2018 Games of the Year

Tyler Glaiel
11 min readDec 20, 2018

Hey it’s been a yearly tradition for me to write a few words on every game I played over the past year, so here’s what I played this year. This is in rough chronological order instead of a ranking this year since it’s hard to order them, but if you made me decide at gunpoint then #3 is Celeste, #2 is Smash Ultimate, and #1 is Slay the Spire.

CELESTE

Celeste was pretty great overall. It’s just a solidly good platformer with some brutal levels later on. There’s some nitpicks with the controls (aiming the dash with analog is annoying but it uses slightly too many buttons to be comfortable on keyboard, I tended to switch between keyboard and controller a lot depending on the level) and the story (I thought the game did a fine job of being a metaphor for anxiety/depression without needing to literally spell it out for you in a dialog box in the middle of the game) but nothing about that detracts from the overall experience of the game, which was really tight and fun. Also it had great music.

SUBNAUTICA

Subnautica was pretty interesting and unique, exploring an underwater alien planet with crazy lifeforms and going deeper and deeper to try and find the way out. You were very rarely in any real danger during the game but it *felt* like you were constantly in danger, especially before you learned which creatures were peaceful and which weren’t. The first 2/3rds of the game were great during this exploratory phase, but the final third was a bit of a mess. Lots of fetch quests and backtracking and an end game quest that didn’t really feel like it did the rest of the game justice. Absolutely worth playing though at least for those first 2/3rds.

SLAY THE SPIRE

It’s a deckbuilding RPG roguelike where your attack and skills are cards. You build your deck as you go so you can’t just make an OP deck and stomp, you gotta build your way to that every run.

The gameplay and game design in slay the spire is SO GOOD. They found an amazing formula for a game with infinite replayability and ran with it. But also the art and sound and general theming of the game is just… terrible. It’s ugly, has generic music, and it’s theme is all over the place. What is the spire? What’s with the “geometric shape” enemies? They had this bird cult theme going for about a third of the enemies that they could have just run with and made that the main theme of the game, but they didn’t. It’s just a mess. But none of that matters because the game is just so good otherwise.

ACTIVITY 1:
Decide whether each statement below agrees with the 2018 games post. Answer yes or no, and quote the deciding words of the post.
(a) If forced to rank, the writer would put Subnautica at #1.
(b) The writer found the last part of Subnautica weaker than the rest.
(c) The writer praises the music in Slay the Spire.
ACTIVITY 2:
Answer these questions from the 2018 games post.
(a) Which game would the writer rank #2?
(b) What is Celeste a metaphor for, according to the writer?
(c) In Slay the Spire, what form do your attack and skills take?
ACTIVITY 3: Extend the 2018 games post, starting after its last sentence.

DATASET CONTENT:
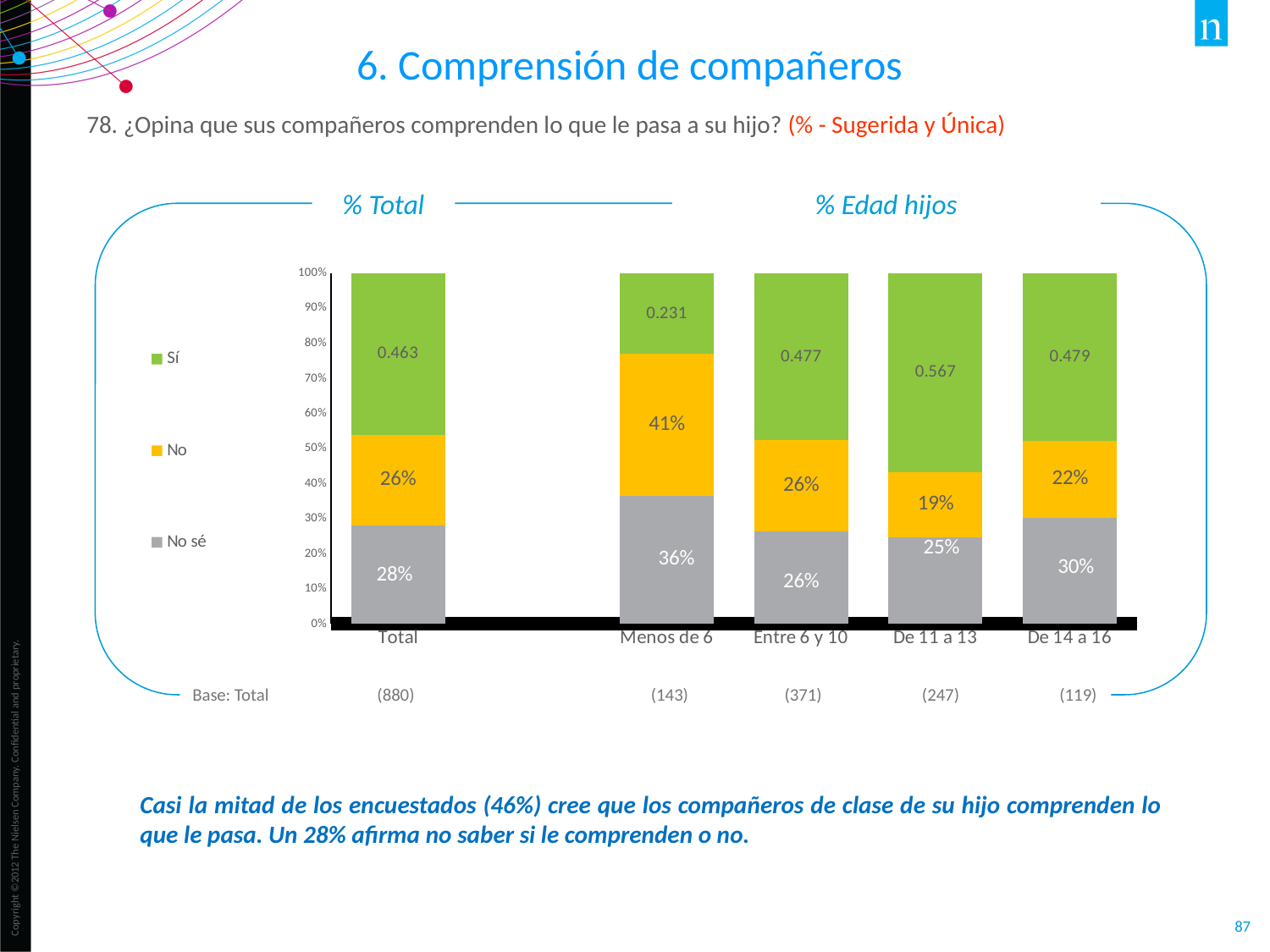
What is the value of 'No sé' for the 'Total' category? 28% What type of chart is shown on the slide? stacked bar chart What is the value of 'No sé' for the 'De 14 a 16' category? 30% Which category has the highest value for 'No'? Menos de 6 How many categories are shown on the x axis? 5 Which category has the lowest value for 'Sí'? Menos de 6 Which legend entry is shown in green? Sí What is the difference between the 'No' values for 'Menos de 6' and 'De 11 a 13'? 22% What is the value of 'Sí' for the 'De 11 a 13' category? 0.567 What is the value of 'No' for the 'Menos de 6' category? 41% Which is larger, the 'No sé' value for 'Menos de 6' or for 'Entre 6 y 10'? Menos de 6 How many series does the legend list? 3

* * *

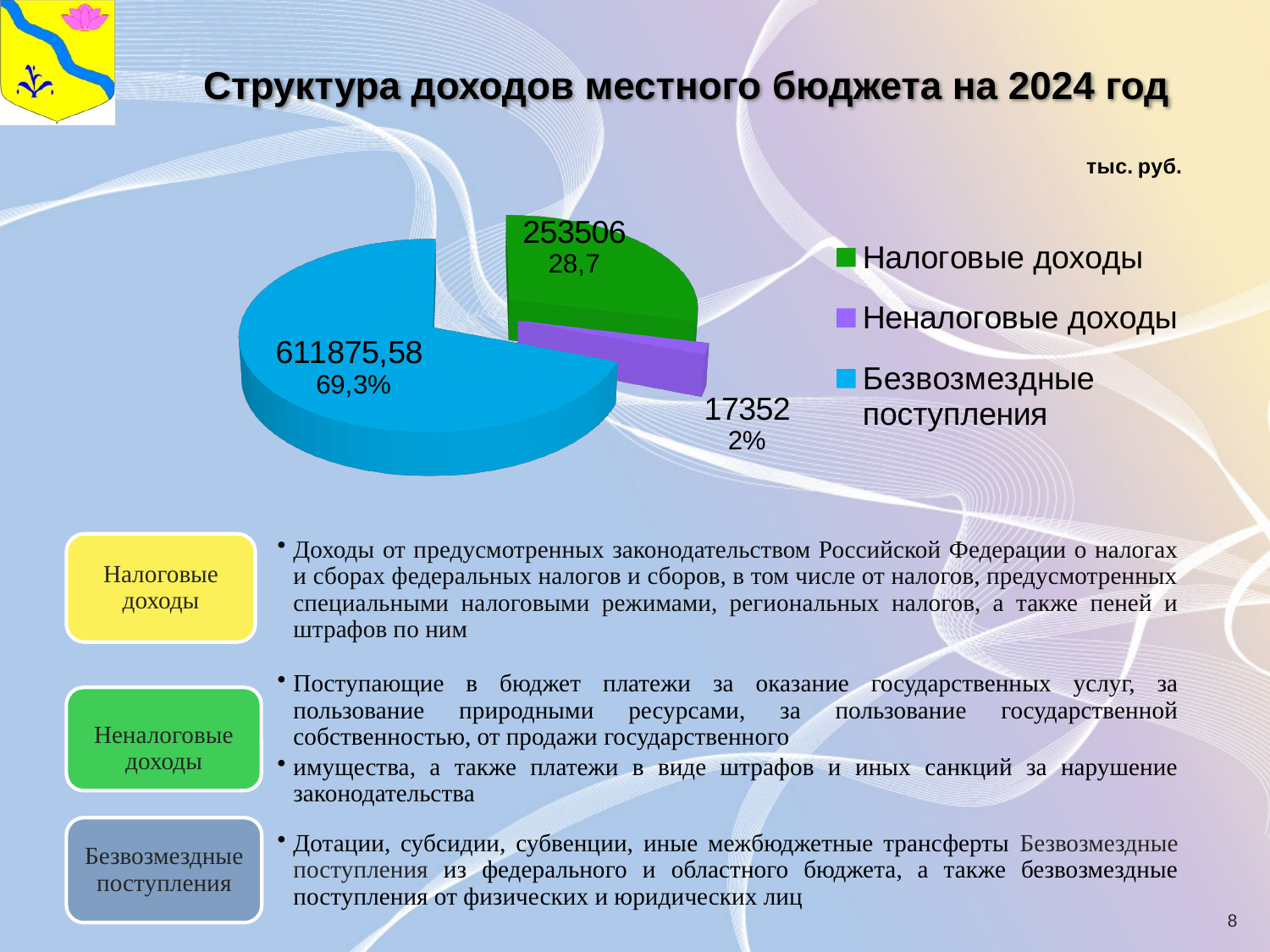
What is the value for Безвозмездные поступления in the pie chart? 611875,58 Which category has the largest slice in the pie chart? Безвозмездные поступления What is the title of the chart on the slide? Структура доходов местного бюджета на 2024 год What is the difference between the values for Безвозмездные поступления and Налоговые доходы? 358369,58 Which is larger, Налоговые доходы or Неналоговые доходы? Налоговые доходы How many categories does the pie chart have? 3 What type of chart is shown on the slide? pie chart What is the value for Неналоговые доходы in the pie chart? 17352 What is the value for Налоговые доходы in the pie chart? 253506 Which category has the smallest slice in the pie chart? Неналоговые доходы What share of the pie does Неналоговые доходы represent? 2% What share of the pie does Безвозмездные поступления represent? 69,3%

EXERCISE OUTPUT 1:
(a) No: "#1 is Slay the Spire."
(b) Yes: "the final third was a bit of a mess."
(c) No: "has generic music"

EXERCISE OUTPUT 2:
(a) Smash Ultimate
(b) Anxiety/depression
(c) Cards

EXERCISE OUTPUT 3:
Last year I criticized Cuphead for being all style and no substance, and Slay the Spire is the polar opposite of that. It is pure substance, no style. It’s the anti-cuphead, and I love it. I played it more than any other game this year, it became my new “podcast game” cause it doesn’t require 100% attention so I can listen to stuff while playing. Game of the year.

DARK SOULS REMASTERED

Dark souls is perhaps my favorite game of all time, or at least top 3. So of course I bought the remaster. And I played through it like 5 times with different builds. It’s better than the existing version on steam (marginally), but it’s not a good remaster. They didn’t really change anything about it other than the netcode and a small handful of minor graphical effects, and they charged money for it. It should have just been a free update to the Prepare to Die edition already on steam. Still waiting on that true remake of it where they redo it in the Dark Souls 3 engine and fix the bed of chaos. So much missed potential here.

INTO THE BREACH

Into the Breach is a very tightly designed strategy game and every single scenario it gave felt like a difficult but possible puzzle, despite none of the specific puzzles you face being hand-designed. It was amazing spending like 15 minutes staring at a screen trying to figure out if there was a way to survive this turn without damage, and then finding the right sequence of things to do. It’s easy to understate how challenging this type of game is to design, but they did it. At the same time I just kinda felt like I was done after beating it once, so I’m not entirely sure why it needed the roguelike-ish setup. It’s the only part of the game that felt like cruft to me.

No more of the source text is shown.